Exercise goal: Write out the records word for word, from the line containing "As shown in this scene, which among all of" through the end of the records, with both ends included. Leave the pictures out of your copy.

Input for this task:
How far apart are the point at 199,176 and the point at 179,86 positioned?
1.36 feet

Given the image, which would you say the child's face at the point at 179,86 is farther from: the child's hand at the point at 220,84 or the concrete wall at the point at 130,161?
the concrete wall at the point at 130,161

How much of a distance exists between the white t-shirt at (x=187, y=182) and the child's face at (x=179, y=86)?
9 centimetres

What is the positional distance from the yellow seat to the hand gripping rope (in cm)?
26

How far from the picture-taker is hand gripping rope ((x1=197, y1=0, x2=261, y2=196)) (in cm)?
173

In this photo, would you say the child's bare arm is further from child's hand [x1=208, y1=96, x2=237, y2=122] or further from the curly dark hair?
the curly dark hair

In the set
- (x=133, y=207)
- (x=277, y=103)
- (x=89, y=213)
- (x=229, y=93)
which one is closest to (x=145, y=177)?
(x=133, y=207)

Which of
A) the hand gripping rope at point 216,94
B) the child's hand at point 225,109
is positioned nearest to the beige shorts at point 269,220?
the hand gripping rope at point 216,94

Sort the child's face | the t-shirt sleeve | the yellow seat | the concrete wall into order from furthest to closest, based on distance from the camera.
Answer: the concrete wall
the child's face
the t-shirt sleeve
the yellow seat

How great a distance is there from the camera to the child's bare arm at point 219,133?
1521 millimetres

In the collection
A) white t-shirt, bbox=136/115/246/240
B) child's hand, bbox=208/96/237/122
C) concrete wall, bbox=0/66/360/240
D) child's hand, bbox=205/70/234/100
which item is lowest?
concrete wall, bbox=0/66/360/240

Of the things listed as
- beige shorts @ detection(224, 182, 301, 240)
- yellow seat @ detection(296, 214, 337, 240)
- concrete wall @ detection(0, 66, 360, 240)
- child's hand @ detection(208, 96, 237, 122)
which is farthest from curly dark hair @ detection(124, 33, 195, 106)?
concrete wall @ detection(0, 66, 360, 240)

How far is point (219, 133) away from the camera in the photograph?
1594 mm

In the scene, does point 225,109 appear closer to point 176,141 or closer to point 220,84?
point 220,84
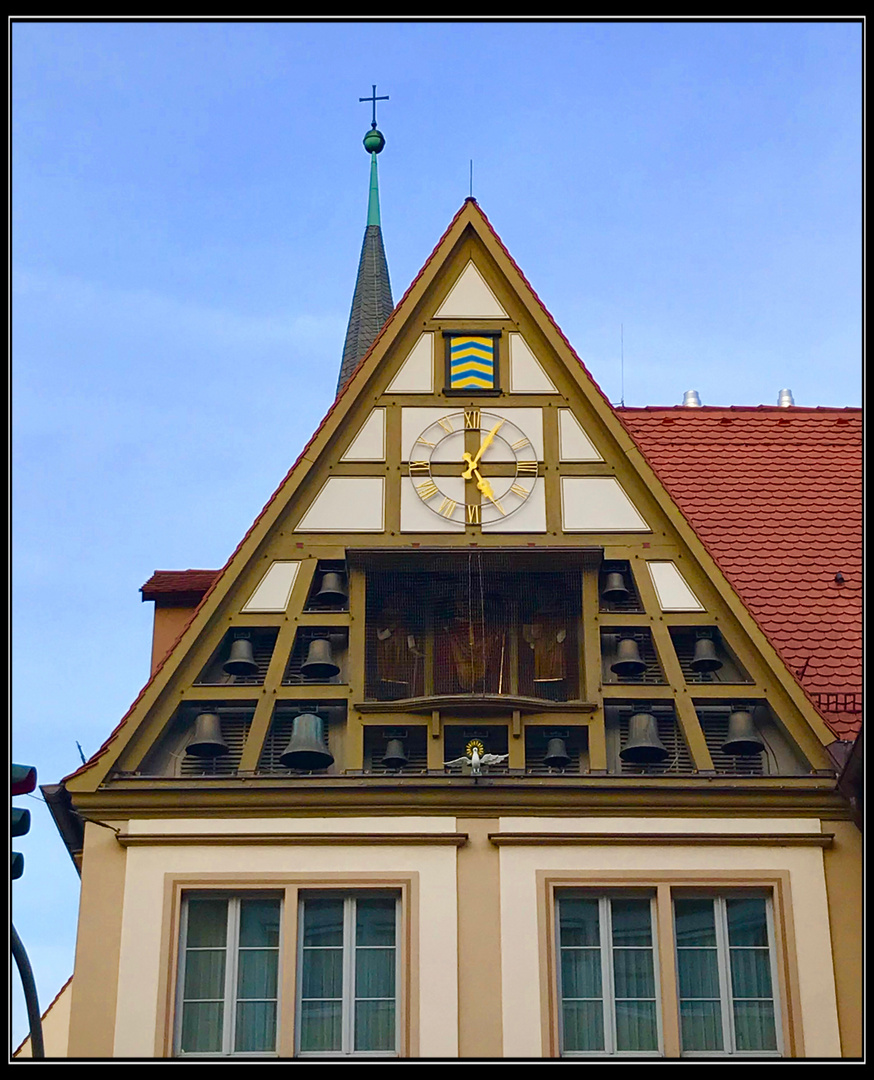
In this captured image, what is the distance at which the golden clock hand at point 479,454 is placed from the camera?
63.8 feet

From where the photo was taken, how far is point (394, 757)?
18.1m

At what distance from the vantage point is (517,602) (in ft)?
63.1

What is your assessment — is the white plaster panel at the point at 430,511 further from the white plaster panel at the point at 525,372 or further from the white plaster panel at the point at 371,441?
the white plaster panel at the point at 525,372

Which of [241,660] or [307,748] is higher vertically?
[241,660]

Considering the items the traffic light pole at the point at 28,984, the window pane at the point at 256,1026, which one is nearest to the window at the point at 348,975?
the window pane at the point at 256,1026

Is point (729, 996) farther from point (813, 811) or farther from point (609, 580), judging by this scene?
point (609, 580)

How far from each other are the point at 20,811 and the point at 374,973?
3.82 metres

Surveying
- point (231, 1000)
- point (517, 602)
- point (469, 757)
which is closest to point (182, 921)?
point (231, 1000)

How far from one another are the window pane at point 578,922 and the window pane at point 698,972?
2.28ft

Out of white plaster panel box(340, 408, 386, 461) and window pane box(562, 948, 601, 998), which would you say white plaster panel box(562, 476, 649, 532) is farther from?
window pane box(562, 948, 601, 998)

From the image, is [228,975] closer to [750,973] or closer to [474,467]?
[750,973]

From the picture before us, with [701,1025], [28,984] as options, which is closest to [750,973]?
[701,1025]

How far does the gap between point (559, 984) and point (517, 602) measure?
3787mm

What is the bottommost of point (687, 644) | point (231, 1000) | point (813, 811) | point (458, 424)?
point (231, 1000)
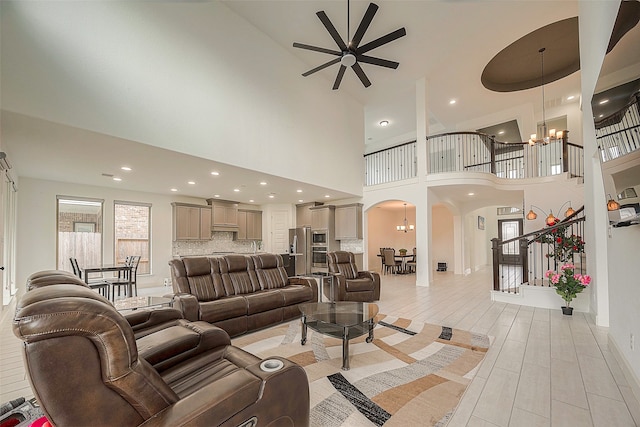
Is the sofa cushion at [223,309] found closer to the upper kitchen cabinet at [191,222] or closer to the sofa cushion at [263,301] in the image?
the sofa cushion at [263,301]

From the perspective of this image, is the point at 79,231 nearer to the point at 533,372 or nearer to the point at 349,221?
the point at 349,221

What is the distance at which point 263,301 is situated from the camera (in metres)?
3.76

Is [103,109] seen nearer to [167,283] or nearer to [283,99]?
[283,99]

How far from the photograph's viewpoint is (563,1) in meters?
5.09

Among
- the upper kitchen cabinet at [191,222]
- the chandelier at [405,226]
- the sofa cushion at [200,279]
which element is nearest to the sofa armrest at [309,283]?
the sofa cushion at [200,279]

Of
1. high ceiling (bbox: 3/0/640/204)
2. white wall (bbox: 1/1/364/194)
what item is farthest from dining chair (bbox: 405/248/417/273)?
white wall (bbox: 1/1/364/194)

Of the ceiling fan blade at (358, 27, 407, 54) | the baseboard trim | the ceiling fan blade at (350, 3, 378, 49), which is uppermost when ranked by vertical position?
the ceiling fan blade at (350, 3, 378, 49)

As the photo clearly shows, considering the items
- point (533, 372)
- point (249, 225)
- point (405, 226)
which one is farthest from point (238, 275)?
point (405, 226)

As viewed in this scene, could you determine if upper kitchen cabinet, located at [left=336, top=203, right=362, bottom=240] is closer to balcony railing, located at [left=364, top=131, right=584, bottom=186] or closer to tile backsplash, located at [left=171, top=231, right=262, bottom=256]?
balcony railing, located at [left=364, top=131, right=584, bottom=186]

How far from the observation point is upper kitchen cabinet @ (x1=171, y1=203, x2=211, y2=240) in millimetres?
7762

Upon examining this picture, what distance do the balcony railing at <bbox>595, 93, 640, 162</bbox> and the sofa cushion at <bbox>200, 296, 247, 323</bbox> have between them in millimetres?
3788

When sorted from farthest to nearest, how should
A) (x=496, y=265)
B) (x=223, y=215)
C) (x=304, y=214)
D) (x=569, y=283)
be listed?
(x=304, y=214) < (x=223, y=215) < (x=496, y=265) < (x=569, y=283)

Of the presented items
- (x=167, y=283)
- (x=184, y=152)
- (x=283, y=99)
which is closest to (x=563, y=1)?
(x=283, y=99)

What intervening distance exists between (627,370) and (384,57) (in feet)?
21.6
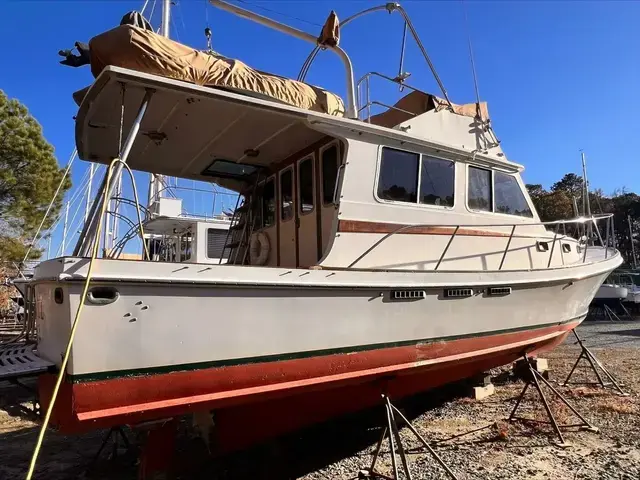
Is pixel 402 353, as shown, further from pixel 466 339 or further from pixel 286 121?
pixel 286 121

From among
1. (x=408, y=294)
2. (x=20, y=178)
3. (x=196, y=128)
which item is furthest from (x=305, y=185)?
(x=20, y=178)

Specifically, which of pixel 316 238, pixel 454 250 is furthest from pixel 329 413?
pixel 454 250

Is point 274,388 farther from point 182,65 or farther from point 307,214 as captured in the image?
point 182,65

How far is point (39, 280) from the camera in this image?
358 centimetres

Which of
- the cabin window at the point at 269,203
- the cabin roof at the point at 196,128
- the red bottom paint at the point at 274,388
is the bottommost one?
the red bottom paint at the point at 274,388

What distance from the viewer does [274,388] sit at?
3.64 meters

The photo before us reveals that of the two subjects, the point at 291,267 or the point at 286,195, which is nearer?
the point at 291,267

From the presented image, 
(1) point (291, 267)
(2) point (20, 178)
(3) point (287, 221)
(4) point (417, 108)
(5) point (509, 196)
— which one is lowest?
(1) point (291, 267)

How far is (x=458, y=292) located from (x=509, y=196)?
2.24m

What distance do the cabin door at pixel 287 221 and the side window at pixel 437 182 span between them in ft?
5.07

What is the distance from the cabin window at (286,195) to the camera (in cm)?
579

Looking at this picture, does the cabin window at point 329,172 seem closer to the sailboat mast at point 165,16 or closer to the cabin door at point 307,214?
the cabin door at point 307,214

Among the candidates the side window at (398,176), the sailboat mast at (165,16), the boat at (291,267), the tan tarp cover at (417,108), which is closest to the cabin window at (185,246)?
the boat at (291,267)

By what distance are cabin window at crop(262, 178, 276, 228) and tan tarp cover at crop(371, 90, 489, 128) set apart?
166cm
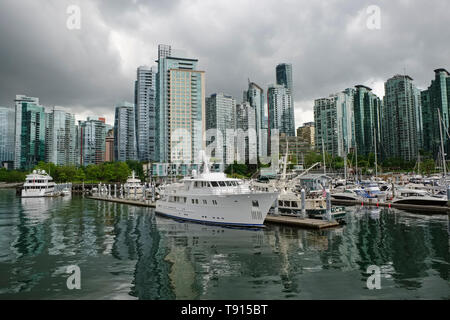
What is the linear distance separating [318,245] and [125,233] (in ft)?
54.6

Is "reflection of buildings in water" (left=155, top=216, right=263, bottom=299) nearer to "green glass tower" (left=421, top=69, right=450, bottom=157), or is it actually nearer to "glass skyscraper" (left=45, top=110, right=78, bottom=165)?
"green glass tower" (left=421, top=69, right=450, bottom=157)

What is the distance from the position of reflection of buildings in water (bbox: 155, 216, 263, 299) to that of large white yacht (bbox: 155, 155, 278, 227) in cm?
106

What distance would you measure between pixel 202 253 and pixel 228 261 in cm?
257

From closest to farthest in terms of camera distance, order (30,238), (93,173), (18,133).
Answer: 1. (30,238)
2. (93,173)
3. (18,133)

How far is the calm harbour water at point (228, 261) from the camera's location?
11.3 m

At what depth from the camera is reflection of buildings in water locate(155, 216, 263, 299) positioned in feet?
40.5

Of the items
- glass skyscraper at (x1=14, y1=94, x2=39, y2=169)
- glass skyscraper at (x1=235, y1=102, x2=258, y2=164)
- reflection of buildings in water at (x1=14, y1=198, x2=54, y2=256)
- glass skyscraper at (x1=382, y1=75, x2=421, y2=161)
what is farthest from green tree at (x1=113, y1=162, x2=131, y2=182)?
glass skyscraper at (x1=382, y1=75, x2=421, y2=161)

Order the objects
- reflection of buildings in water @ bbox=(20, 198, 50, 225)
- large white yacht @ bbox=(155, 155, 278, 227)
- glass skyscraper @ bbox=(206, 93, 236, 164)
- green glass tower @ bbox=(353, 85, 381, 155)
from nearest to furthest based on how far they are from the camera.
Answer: large white yacht @ bbox=(155, 155, 278, 227) < reflection of buildings in water @ bbox=(20, 198, 50, 225) < green glass tower @ bbox=(353, 85, 381, 155) < glass skyscraper @ bbox=(206, 93, 236, 164)

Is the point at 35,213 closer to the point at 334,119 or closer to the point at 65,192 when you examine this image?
the point at 65,192

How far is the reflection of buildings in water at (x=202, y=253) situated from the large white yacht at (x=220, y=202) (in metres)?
1.06

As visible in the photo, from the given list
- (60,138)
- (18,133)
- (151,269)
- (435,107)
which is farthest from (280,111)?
(151,269)

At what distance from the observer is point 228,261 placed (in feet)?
50.2

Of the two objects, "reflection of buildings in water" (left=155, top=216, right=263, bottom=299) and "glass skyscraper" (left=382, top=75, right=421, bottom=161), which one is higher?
"glass skyscraper" (left=382, top=75, right=421, bottom=161)
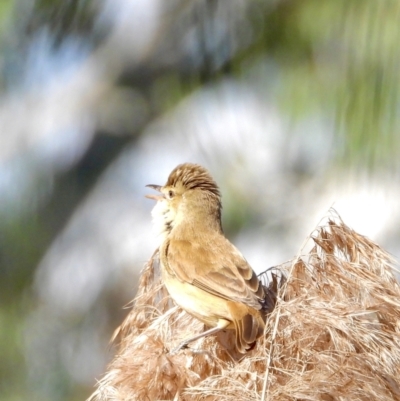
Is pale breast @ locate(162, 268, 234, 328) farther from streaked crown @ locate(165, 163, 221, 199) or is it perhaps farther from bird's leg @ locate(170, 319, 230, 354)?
streaked crown @ locate(165, 163, 221, 199)

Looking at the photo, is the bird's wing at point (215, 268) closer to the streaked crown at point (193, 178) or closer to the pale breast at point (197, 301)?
the pale breast at point (197, 301)

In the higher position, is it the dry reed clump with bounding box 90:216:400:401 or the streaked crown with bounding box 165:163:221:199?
the streaked crown with bounding box 165:163:221:199

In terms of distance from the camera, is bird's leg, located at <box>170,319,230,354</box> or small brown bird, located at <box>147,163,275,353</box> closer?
bird's leg, located at <box>170,319,230,354</box>

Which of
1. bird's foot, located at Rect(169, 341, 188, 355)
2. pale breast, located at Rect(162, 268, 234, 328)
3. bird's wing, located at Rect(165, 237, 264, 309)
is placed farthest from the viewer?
bird's wing, located at Rect(165, 237, 264, 309)

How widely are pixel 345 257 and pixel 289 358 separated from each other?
0.63 m

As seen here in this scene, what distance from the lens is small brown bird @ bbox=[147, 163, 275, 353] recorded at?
11.6 ft

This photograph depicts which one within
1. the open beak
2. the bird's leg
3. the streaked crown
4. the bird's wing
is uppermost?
the streaked crown

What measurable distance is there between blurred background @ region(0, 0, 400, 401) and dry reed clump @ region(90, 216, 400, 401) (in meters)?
0.26

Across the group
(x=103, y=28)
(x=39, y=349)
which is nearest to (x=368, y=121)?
(x=103, y=28)

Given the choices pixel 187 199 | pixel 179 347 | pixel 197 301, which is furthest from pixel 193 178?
pixel 179 347

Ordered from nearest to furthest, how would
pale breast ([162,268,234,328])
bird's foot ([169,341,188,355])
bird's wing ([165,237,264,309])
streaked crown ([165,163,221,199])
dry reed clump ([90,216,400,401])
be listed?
dry reed clump ([90,216,400,401])
bird's foot ([169,341,188,355])
pale breast ([162,268,234,328])
bird's wing ([165,237,264,309])
streaked crown ([165,163,221,199])

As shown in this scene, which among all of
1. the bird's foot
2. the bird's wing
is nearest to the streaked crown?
the bird's wing

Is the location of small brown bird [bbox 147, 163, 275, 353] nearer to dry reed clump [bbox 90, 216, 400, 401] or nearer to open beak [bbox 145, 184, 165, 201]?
open beak [bbox 145, 184, 165, 201]

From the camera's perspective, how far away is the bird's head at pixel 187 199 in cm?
408
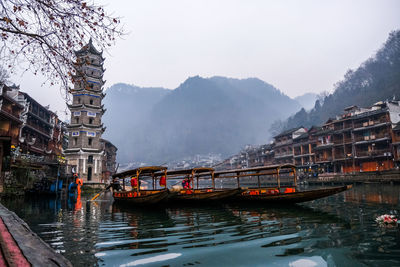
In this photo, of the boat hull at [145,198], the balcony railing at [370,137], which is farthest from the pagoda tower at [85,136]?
the balcony railing at [370,137]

Result of this task:
As shown in this scene, which among all of
1. the bird's foot
2. the bird's wing
is nearest to the streaked crown?
the bird's wing

Is the location of small brown bird [bbox 147, 163, 275, 353] nearer to dry reed clump [bbox 90, 216, 400, 401] or nearer to open beak [bbox 145, 184, 165, 201]?
open beak [bbox 145, 184, 165, 201]

From the camera's perspective, how far away is the bird's head at pixel 187 199 in cm?
408
In this photo, of the boat hull at [145,198], the balcony railing at [370,137], which is farthest from the pagoda tower at [85,136]?
the balcony railing at [370,137]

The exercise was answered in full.